Your tasks ->
(A) According to the forum post on mutable data structures, how many seconds does awk take to finish on the fiwiki dump?
(B) Echo the forum post on mutable data structures word for word, from "Just want to" up to and including "spent on optimizing.".

Mutable Data structures? Why so hard to find

MasseR · May 30, 2022, 11:21am

Just want to add one datapoint to this discussion. Using the fiwiki dump, it takes 8 seconds for awk to finish, 20 seconds for ordered-containers and 19 seconds for unordered containers. This with absolutely no effort spent on optimizing.

{-# LANGUAGE OverloadedStrings #-}
module Main where

import qualified Data.Map.Strict as M
import qualified Data.Text.Lazy as Lazy
import qualified Data.Text.Lazy.IO as LazyIO
import qualified Data.Text as Strict
import Data.Map (Map)
import Data.Foldable (foldl', for_)
import qualified Data.Text.IO as StrictIO
import Data.List (sortOn)
import Data.Ord (Down(Down))
import Data.HashMap.Strict (HashMap)
import qualified Data.HashMap.Strict as HM


orderedHisto :: Lazy.Text -> [(Strict.Text, Int)]
orderedHisto = M.toList . histo
  where
    histo :: Lazy.Text -> Map Strict.Text Int
    histo = foldl' (\acc x -> M.insertWith (+) (Lazy.toStrict x) 1 acc) M.empty . Lazy.lines

unorderedHisto :: Lazy.Text -> [(Strict.Text, Int)]
unorderedHisto = HM.toList . histo
  where
    histo :: Lazy.Text -> HashMap Strict.Text Int
    histo = foldl' (\acc x -> HM.insertWith (+) (Lazy.toStrict x) 1 acc) HM.empty . Lazy.lines

main :: IO ()

Data listing ->

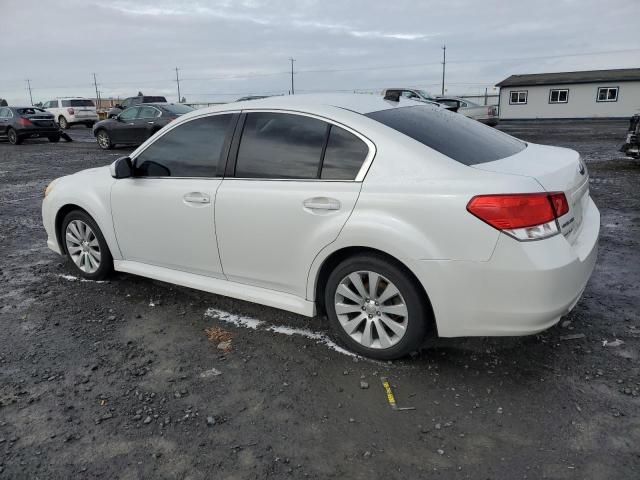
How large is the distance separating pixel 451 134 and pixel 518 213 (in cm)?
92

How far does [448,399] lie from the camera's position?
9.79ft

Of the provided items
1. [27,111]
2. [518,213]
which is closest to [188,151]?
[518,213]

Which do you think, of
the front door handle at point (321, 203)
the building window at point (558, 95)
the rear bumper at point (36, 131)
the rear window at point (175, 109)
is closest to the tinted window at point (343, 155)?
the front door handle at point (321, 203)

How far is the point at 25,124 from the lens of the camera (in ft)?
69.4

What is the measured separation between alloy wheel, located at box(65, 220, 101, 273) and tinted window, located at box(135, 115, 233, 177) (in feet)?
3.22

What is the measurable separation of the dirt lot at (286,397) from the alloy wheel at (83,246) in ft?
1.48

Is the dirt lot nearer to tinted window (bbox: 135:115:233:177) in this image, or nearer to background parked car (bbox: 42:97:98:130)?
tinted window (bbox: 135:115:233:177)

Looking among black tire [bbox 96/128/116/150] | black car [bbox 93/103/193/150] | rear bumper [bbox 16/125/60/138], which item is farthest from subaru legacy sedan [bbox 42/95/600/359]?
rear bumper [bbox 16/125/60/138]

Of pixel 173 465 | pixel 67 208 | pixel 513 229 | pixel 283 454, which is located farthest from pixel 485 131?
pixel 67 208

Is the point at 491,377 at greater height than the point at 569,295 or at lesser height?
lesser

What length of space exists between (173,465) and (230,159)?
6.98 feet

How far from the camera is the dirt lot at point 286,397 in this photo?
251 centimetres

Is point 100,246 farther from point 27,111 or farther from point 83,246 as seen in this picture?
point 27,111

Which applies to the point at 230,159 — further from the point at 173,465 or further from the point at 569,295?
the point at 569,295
---
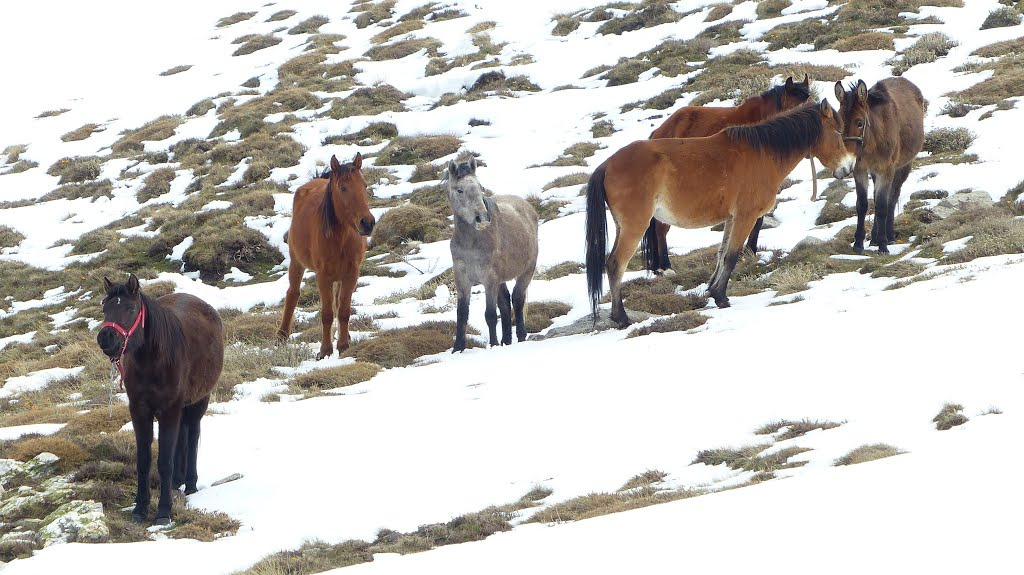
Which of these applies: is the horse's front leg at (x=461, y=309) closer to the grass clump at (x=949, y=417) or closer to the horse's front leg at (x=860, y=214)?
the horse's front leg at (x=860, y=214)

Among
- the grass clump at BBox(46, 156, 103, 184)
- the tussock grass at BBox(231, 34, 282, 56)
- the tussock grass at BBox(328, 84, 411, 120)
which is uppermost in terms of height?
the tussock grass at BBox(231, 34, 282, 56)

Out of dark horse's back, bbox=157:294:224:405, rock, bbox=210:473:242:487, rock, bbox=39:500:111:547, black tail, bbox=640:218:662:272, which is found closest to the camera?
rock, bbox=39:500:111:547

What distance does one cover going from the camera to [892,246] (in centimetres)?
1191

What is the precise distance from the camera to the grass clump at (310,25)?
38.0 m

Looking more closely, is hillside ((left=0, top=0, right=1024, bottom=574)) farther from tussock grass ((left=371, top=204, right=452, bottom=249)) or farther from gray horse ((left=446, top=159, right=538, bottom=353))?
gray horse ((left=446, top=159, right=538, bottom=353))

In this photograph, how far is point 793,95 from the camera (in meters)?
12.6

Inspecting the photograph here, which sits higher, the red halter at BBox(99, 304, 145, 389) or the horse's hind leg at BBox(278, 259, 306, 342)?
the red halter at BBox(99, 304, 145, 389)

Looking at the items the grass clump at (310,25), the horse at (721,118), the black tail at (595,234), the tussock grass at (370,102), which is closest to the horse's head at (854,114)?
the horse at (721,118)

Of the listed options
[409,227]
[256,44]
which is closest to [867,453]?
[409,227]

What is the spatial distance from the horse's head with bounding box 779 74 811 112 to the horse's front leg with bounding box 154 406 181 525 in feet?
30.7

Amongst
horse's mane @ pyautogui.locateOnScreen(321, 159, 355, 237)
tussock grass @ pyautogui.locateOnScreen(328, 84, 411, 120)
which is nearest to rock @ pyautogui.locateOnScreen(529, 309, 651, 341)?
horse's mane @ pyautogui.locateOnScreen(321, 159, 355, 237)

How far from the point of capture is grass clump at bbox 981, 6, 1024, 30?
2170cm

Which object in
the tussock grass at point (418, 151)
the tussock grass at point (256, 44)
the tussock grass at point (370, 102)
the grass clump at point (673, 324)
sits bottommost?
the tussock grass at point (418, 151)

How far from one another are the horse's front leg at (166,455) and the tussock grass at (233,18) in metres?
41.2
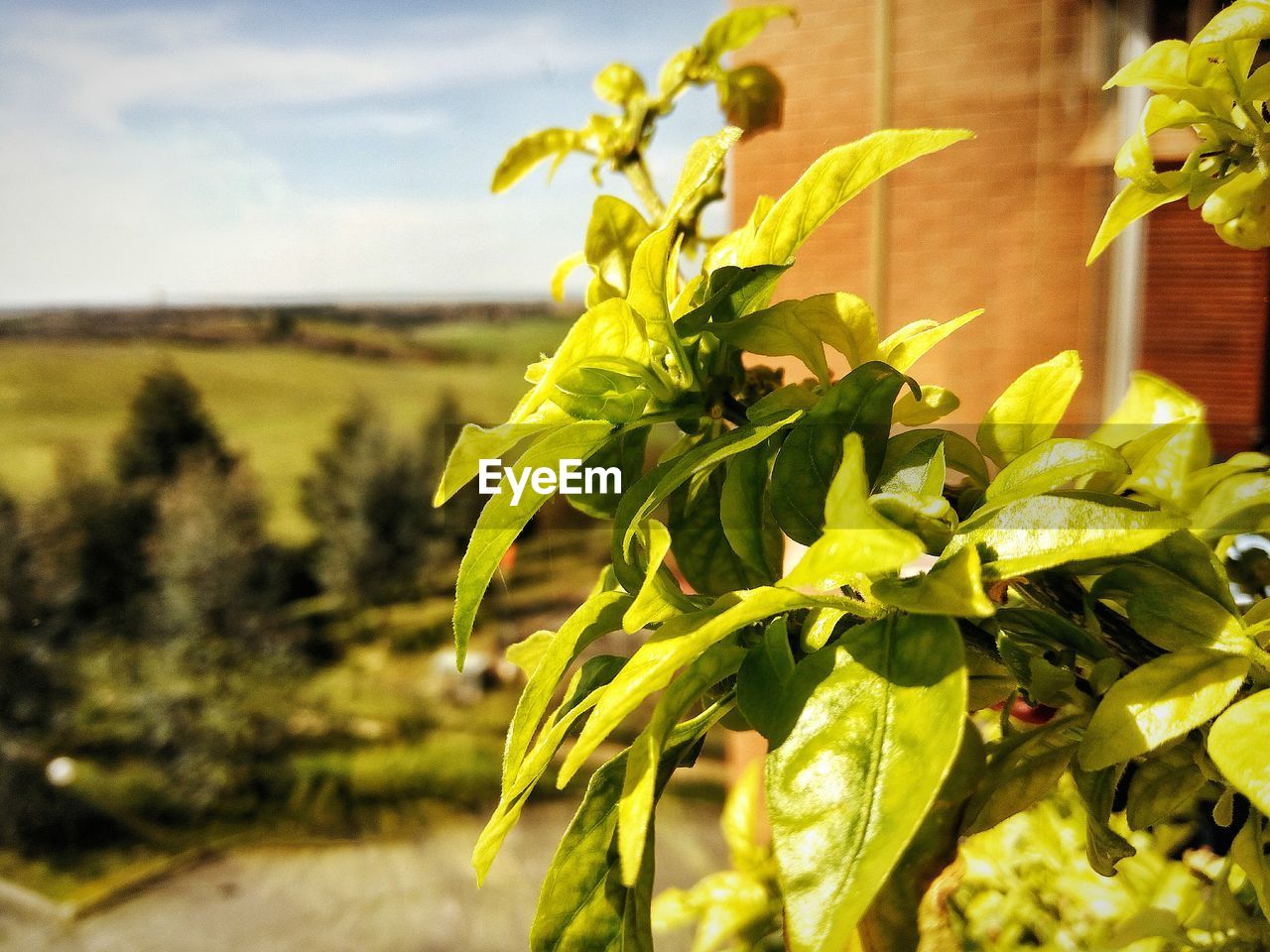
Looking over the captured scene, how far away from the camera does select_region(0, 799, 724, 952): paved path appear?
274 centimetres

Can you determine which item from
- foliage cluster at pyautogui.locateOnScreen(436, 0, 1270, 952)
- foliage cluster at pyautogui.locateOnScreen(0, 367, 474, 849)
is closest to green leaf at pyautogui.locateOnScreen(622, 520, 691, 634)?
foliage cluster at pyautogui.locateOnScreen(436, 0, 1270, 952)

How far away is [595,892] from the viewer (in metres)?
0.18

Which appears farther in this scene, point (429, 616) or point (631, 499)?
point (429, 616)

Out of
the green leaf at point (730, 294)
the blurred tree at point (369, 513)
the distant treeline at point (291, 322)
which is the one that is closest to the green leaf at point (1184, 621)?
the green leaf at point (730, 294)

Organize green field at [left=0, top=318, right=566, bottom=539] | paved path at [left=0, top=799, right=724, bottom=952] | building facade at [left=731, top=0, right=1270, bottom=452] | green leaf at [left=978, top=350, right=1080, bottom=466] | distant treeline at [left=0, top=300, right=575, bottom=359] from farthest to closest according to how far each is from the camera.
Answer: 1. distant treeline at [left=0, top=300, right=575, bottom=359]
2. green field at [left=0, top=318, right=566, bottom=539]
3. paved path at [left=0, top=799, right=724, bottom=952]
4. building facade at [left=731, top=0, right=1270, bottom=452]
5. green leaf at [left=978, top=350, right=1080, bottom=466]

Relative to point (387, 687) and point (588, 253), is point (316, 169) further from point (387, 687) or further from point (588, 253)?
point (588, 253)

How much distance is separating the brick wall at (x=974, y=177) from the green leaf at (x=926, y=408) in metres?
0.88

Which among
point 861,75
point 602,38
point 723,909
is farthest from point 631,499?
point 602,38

Solutions below ->
(A) 8 seconds

(B)
Just want to add one datapoint to this discussion. Using the fiwiki dump, it takes 8 seconds for awk to finish, 20 seconds for ordered-containers and 19 seconds for unordered containers. This with absolutely no effort spent on optimizing.